New ones are opening in Texas' Rio Grande Valley and later in San Antonio, and others have opened in Milwaukee and Doral, Florida.
Jen Salinas, vice president of Latinos 4 Trump, takes photos with the group's supporters after a meetup in San Antonio on May 14.
Jen Salinas, vice president of Latinos 4 Trump, takes photos with the group's supporters after a meetup in San Antonio on May 14.Matthew Busch / The Washington Post via Getty Images

National Republicans are planting another stake in the Rio Grande Valley city of McAllen, Texas, a Democratic stronghold that elected a GOP Latino mayor this summer.

The Republican National Committee planned to open what it is calling a Hispanic Community Center on Tuesday in McAllen, a U.S.-Mexican border city, part of its Latino engagement effort for next year’s midterm elections.

It’s the fourth such office that Republicans have opened. The first was in Laredo, Texas, also on the border. The others opened in Milwaukee and Doral, Florida, where the largest Latino groups have Venezuelan, Colombian and Cuban roots.

Another center is planned for San Antonio.

The centers are an attempt by the national GOP to build on the expanded Latino vote share that former President Donald Trump snagged last year.

Latinos voted 2-to-1 for Joe Biden nationally, but Trump won the Latino vote in Florida and performed well in traditionally Democratic Latino counties in Texas, flipping a couple and improving his vote shares from 2016 in others.

Much of the Latino Republican support in the Rio Grande Valley started at a grassroots level. The national party is trying to continue the community connection by promoting the centers as gathering places, rather than election offices.

“They’re going to be community centers where people can come together to watch movies, hold religious services, to do many things, to give people in McAllen and in these other cities a space to be able to enjoy each other and also to talk about a common ideology,” said Macarena Martinez, the RNC’s Texas spokeswoman.

She said movies and other events will be bilingual.

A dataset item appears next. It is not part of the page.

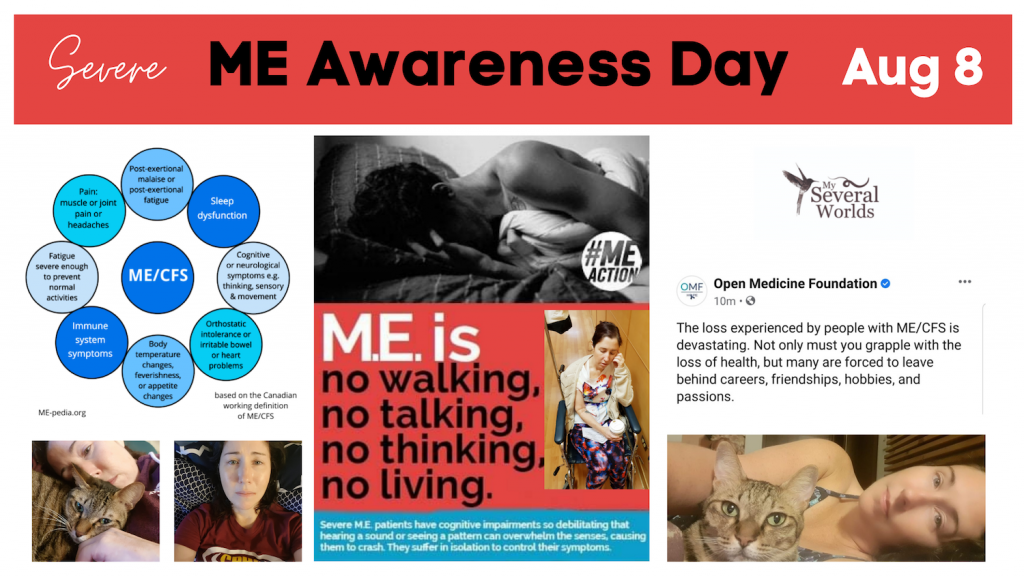 Severe MECFS Awareness Day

Trump won 41 percent of the vote in Hidalgo County, where McAllen is located and where about 92 percent of the population is Latino. About 84 percent of McAllen’s approximately 144,700 residents are Latino.

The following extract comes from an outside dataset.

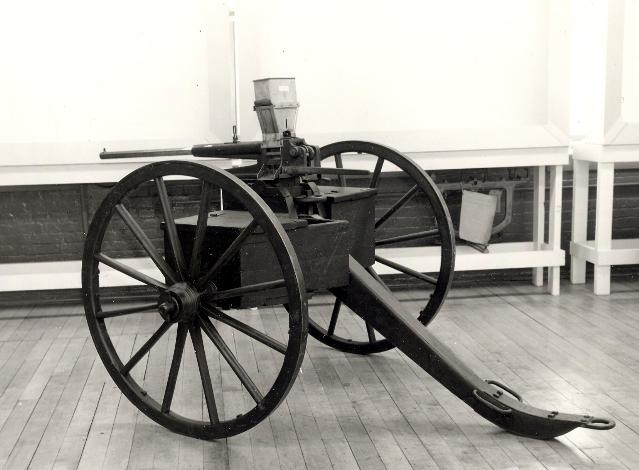Union Repeating Gun on carriage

“What we saw last cycle is the Democrats launched an extremely aggressive defund the police, anti-law-and-order narrative, which does not appeal to Hispanics and especially does not appeal to Hispanics down at the border whose family members or cousins are Customs and Border Patrol agents, whose family are officers,” Martinez said.

McAllen, the largest city in Hidalgo County in the center of the Rio Grande Valley, grew over the past decade. About a quarter of its population lives in poverty.

The largest economic driver in McAllen, a commercial hub on the border, is the health care sector, a top employer. It is the third busiest border crossing for trucks and pedestrians in Texas, according to the Federal Reserve Bank of Dallas. Retail also is an important industry, attracting business from the Rio Grande Valley and from across the border.

In a runoff in June, Javier Villalobos, a Republican, won the mayor’s race by a couple of hundred votes. The position is nonpartisan; Villalobos is a former Hidalgo County GOP chairman.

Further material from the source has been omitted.